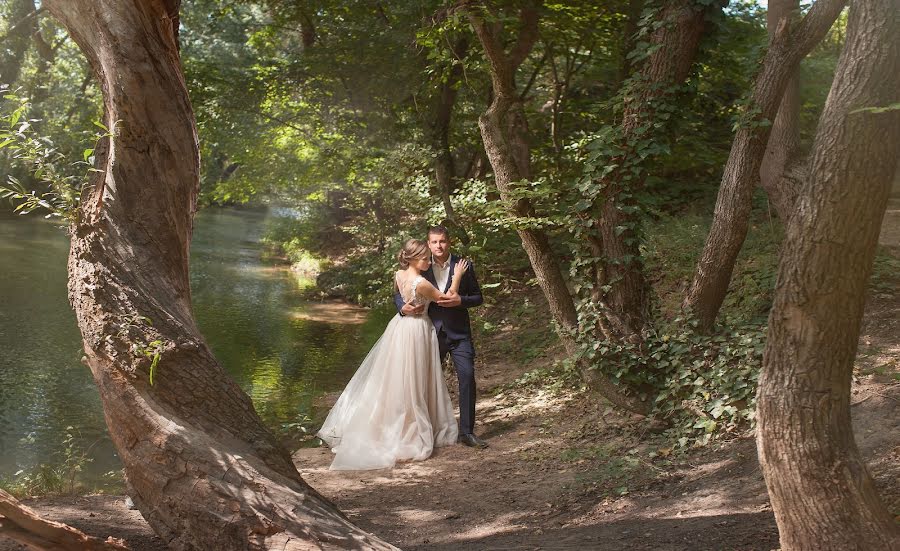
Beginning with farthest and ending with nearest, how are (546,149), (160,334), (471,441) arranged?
(546,149) → (471,441) → (160,334)

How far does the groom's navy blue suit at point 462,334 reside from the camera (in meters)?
8.30

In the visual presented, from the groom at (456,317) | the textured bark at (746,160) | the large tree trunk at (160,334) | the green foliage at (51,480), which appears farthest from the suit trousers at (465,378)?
the large tree trunk at (160,334)

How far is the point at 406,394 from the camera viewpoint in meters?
8.27

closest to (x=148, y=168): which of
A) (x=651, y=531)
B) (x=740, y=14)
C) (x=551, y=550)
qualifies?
(x=551, y=550)

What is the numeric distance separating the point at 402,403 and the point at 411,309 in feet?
3.13

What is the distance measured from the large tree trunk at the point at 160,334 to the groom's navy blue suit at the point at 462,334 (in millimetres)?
3857

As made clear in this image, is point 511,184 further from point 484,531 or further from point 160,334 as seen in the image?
point 160,334

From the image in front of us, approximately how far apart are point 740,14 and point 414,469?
1172cm

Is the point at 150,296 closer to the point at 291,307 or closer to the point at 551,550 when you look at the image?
the point at 551,550

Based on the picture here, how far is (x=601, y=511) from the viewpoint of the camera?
19.5ft

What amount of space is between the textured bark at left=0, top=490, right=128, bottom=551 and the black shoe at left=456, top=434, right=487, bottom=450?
4.67 m

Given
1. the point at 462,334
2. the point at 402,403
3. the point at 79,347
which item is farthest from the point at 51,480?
the point at 79,347

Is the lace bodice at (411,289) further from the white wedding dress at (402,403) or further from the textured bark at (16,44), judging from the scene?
the textured bark at (16,44)

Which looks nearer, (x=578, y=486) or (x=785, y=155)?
(x=578, y=486)
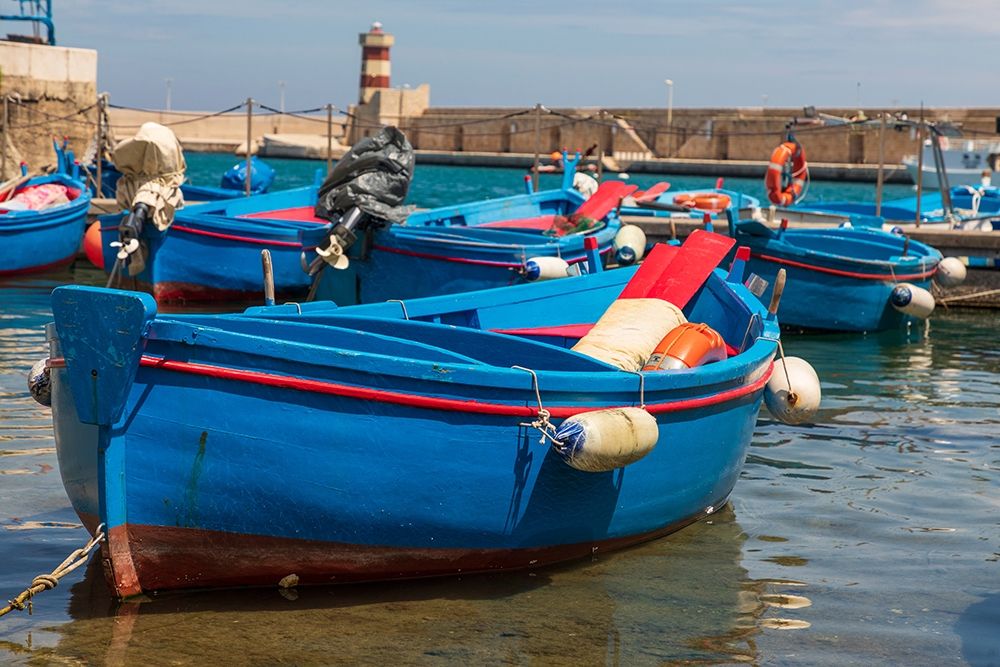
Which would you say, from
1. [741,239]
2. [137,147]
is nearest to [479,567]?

> Objective:
Reproduce word for word the lines running from the line with "What is the numeric" through the end of the data, both included, and nothing else; leave out the pictures.

> Solution to this exercise:
What is the numeric distance separating the point at 402,403 and the point at 411,309 in feet?
3.13

What is the distance measured from the large tree trunk at the point at 160,334 to the groom's navy blue suit at the point at 462,334 (in millimetres)?
3857

As made clear in this image, is point 511,184 further from point 484,531 or further from point 160,334 as seen in the image?
point 160,334

From the image in front of us, approximately how far apart are point 740,14 and point 414,469?
1172cm

Is the point at 150,296 closer to the point at 291,307 or closer to the point at 551,550 when you look at the image?
the point at 551,550

Based on the picture here, how far is (x=601, y=511) from the viewpoint of the camera?
19.5ft

What amount of space is between the textured bark at left=0, top=490, right=128, bottom=551 and the black shoe at left=456, top=434, right=487, bottom=450?
4.67 m

Given
1. the point at 462,334
2. the point at 402,403
3. the point at 79,347
which item is farthest from the point at 51,480?
the point at 79,347

Is the lace bodice at (411,289) further from the white wedding dress at (402,403) or further from the textured bark at (16,44), judging from the scene?
the textured bark at (16,44)

Which looks nearer, (x=578, y=486) or (x=785, y=155)?
(x=578, y=486)
Which would you say, from
1. [741,239]
2. [137,147]
is nearest to [479,567]?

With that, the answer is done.